SHORT EXERCISE = Please continue the passage below on CML latches in an asynchronous SerDes transceiver, picking up right after its last sentence.

EXTRACT TO READ =
============================================================

Figure 5.1 Asynchronous Transceiver (a) Serializer (b) Deserializer

The controlling in CML latch is maintained by load signal, whenever the load signal is high it transfers the parallel data to multiplexer blocks. The multiplexers

are controlled with shift signal. They are Shift signal turn ON The multiplexers are connected in such a manner that they are turned ON whenever the shift signal goes LOW. The load and shift signals are always turn ON their respective connected blocks. The load and shift signal always in opposite state to each other for proper transmission of data. Therefore, when load signal is HIGH, it turns ON the vertical CML latch to load parallel data and shift signal's LOW state to enable the multiplexer for data transmission.

Proposed asynchronous deserializer design is shown in Figure 5.1(b). It has same structure as of Serializer with same timing references to avoid jitter and noise. Serialized bit stream with prefix pilot bit received at Deserializer is passed through multiplexers, since delay control (dc) is wiped of all the data from Deserializer before bit stream enters Deserializer, thus all the mux will have zero at their input before the serial stream enters. When dc signal is low, data stream propagates through all multiplexer latches with pilot bit at starting. When pilot bit reaches to control block, it generates signal to stop the received signal and turns ON the CML latch. Since, the CML latches are turned OFF, they will maintain the respective bits at the input of CML latch and these latches pass the data information to the output.

#### 5.3 CML latch and other building blocks

It's very challenging for a CMOS based circuit to be operated at MOS Device's transition frequency. Gigabit communication needs high speed signal in transceiver and should be abandoned to use PMOS devices. CMOS circuit's limitation to work in gigahertz high frequency makes Current mode logic (CML) most promising. CML circuits can work for high speed applications with low output swing. For the proposed asynchronous SerDes transceiver, CML latch is the basic building block [18-23].



Figure 5.2 Conventional CML Latch

A conventional current mode logic latch works in a sample and hold stage. The conventional latch is shown in Figure 5.2. During sample stage, transistors  $M_1$ ,  $M_2$ , &  $M_5$  are operated, and for hold stage transistor  $M_3$ ,  $M_4$  &  $M_6$  are operated. Clock signal connected with M5 & M6 decides the stage of the latch. Sample stage works when  $V_{clk+}$  is HIGH, and hold stage works for HIGH  $V_{clk-}$ . Sink current  $I_0$  is used to maintain the voltage swing of the CML output in high frequency conditions. For the limited gain of the conventional latch it is difficult to operate it in ultra-high frequency (UHF) application (>10 GHz) [22], therefore a new CML latch has been introduced with improved tail current Figure 5.3.

In proposed CML latch an additional parallel path for current flow has been introduced for sample and hold stages of operation. Clock signal  $V_{clk+}$  is HIGH during sample stage operation which turns ON the transistors  $M_5-M_8$  and allows more current to flow in additional tail branch. For the hold stage operation transistor pair  $M_6-M_7$  operates and the tail current flows through this regenerative pair transistor. These transistors produce high gain and stability for high speed application. The other advantage of this proposed design is its output offset

voltage range. By using additional MOS transistors its current as well as output voltage level (High and Low) margin is improved.

============================================================

SUPPLIED MATERIAL =
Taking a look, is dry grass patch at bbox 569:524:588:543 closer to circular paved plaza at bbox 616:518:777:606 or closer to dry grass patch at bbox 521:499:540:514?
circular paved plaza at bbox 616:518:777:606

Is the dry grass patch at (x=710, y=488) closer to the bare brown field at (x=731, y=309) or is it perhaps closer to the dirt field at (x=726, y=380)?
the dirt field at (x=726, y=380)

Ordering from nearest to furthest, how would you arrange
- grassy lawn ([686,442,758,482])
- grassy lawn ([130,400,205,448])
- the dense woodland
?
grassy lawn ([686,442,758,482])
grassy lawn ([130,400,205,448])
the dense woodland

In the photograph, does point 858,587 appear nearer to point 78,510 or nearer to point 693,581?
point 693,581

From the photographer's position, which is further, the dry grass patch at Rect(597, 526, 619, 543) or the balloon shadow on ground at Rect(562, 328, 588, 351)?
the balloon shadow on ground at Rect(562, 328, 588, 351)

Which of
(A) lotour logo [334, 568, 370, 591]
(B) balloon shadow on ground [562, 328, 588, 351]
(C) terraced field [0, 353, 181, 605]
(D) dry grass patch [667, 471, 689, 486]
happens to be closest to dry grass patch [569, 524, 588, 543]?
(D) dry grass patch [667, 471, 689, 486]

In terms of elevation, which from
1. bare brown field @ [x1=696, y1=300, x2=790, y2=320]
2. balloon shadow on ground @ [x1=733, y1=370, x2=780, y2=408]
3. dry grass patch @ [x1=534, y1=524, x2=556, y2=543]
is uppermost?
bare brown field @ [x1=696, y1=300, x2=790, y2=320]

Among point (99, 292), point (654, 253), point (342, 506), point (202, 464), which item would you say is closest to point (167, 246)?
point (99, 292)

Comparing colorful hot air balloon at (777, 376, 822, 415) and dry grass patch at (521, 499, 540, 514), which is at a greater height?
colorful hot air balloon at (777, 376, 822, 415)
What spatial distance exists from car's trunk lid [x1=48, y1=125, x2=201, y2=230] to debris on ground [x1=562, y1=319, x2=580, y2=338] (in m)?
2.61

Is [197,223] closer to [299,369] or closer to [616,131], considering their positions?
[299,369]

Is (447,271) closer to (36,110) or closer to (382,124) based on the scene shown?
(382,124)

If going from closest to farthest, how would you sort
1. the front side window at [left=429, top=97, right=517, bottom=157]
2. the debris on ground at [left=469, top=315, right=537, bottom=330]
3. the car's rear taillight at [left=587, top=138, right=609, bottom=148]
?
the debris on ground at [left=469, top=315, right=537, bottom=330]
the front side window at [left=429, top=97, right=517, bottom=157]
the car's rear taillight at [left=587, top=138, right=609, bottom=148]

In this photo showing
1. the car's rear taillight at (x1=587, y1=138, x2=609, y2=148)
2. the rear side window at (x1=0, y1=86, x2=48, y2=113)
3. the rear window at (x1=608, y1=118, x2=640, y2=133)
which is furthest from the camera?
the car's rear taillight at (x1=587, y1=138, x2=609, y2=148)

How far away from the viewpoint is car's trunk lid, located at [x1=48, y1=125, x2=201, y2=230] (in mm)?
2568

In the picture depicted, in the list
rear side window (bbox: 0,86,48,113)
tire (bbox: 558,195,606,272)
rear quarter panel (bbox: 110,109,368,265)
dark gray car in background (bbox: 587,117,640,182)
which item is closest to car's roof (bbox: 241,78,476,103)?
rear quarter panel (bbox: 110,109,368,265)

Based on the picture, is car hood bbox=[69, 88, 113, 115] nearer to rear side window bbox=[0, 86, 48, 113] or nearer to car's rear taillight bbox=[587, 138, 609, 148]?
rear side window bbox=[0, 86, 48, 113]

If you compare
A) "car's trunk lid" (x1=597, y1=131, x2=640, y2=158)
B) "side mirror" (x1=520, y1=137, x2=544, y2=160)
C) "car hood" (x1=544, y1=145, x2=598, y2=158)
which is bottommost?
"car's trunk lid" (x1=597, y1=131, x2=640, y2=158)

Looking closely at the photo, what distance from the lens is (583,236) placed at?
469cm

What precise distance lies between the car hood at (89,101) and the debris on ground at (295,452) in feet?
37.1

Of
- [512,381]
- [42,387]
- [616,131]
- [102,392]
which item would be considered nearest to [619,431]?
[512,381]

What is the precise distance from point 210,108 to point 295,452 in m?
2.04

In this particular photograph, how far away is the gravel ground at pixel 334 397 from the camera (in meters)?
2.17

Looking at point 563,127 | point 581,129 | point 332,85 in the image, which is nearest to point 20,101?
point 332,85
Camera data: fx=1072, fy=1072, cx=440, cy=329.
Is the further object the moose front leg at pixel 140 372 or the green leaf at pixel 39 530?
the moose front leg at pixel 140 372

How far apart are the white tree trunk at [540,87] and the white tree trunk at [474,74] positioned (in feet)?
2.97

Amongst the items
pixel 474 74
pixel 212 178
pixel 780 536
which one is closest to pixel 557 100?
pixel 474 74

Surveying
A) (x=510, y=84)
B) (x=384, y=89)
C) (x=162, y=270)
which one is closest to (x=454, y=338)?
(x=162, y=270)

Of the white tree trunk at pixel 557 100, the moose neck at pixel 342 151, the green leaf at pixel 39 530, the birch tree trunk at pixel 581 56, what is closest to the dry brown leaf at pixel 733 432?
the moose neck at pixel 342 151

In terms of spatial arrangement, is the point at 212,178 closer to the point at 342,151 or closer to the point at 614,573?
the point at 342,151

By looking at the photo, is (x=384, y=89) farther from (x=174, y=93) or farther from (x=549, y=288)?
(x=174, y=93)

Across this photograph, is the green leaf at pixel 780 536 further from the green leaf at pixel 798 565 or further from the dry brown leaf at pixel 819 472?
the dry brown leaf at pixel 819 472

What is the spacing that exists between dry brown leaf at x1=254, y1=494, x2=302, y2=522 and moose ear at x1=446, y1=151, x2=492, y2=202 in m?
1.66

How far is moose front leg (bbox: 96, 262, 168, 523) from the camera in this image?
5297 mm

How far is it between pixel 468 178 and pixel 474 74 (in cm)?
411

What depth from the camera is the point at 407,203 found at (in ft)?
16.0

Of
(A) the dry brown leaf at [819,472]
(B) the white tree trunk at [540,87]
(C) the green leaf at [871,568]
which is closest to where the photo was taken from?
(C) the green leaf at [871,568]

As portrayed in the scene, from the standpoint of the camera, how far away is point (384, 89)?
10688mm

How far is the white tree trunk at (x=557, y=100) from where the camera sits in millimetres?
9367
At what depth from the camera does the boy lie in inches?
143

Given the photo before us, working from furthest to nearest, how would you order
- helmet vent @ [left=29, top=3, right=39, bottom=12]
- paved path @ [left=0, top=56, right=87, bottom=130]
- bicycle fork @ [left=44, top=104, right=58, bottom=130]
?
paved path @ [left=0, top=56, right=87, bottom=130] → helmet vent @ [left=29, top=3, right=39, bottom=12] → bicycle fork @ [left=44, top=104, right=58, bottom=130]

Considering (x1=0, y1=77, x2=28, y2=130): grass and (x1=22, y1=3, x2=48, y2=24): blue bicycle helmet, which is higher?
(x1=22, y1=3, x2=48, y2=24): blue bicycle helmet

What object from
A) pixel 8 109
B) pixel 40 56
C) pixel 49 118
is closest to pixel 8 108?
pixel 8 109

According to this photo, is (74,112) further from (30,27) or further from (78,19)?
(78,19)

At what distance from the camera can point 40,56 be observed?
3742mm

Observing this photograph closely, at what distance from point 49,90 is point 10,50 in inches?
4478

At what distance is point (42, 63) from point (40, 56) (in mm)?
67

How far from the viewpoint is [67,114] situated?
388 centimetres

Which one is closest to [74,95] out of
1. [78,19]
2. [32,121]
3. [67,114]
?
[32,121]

============================================================

OUTPUT FOR THIS TASK =
Figure 5.3 Proposed Novel CML Latch

Delay Element (DE) used in our asynchronous transceiver is as shown in Figure 5.4, consist of CML AND Gate followed by CML buffers. One input of AND gate is connected to data and the other one is connected to the dc signal. This topology generates output zero potential when the dc signal is low otherwise it follows input signal. The dc signal is used to wipe off any residual bit at the input of multiplexer in Deserializer to prevent false triggering of control block. Since control block is triggered by logic HIGH *Pilot* bit, so if any logic HIGH bit is present in data it will trigger false the control block when the propagation starts for next group of data. Each buffer in the delay element provides a delay of 4.352ps and overall delay provided by DE is 34.65ps.



Figure 5.4 Delay Element (DE)

Control block is an important part of asynchronous CML SerDes. In asynchronous circuit, the data rate is bounded by the delay signal due to non-availability of clock signal. For this reason, the control block must switch the handshaking signal for proper data recovery. The proposed control block generates two handshaking signals, i.e. "shift" and "load" for proper functioning of Deserializer. Jaiswal *et. al.* [36] presented control block with fast propagation and optimum driving capabilities for control signal as shown in Figure 5.5. It consists *Pilot* hold circuit and buffer chain blocks to generate the handshaking signals. For fast switching of signal the multiplexers need to react as fast as possible, so parallel buffer chain blocks are used to generate multiple outputs. To overcome the voltage swing issue of propagating signal, larger current signal is employed in buffer chain.



Figure 5.6 CML Mux

The CML multiplexer, as shown in Figure 5.6, works with select signals  $S_p \& S_n$  and it is controlled by the shift signal. Initially, the shift signal is set to "1" such that all serialized bits inserted in Deserializer and the pilot bit is received at the control block. Control block then generates the shift= "0" to hold the information at each multiplexer and load = "1" to receive the deserialized data bits. The shift and load signals are opposite in nature. For logic"1", shift signal turns OFF the propagation whereas load signal turns ON the CML latches and

opposite is true for logic "0". Modified CML latch works with larger voltage swing, so at the output we get data bit with larger voltage swing without applying higher sink current. CML buffer and CML inverter are the important circuits used in buffer chain and delay element of control block. These buffers and inverters have the identical structures as shown in Figure 5.7. The basic difference between buffer and inverter is their output selection. The output of CML buffer is taken in inverted manner as compared to CML inverter.



Figure 5.7 CML Inverter

As shown in Figure 5.1, the Serializer and Deserializer circuit blocks are controlled by the same *load* signal and *shift* signal. Therefore, loading of the parallel data at the Serializer and taking out of the parallel data at Deserializer takes place at the same time.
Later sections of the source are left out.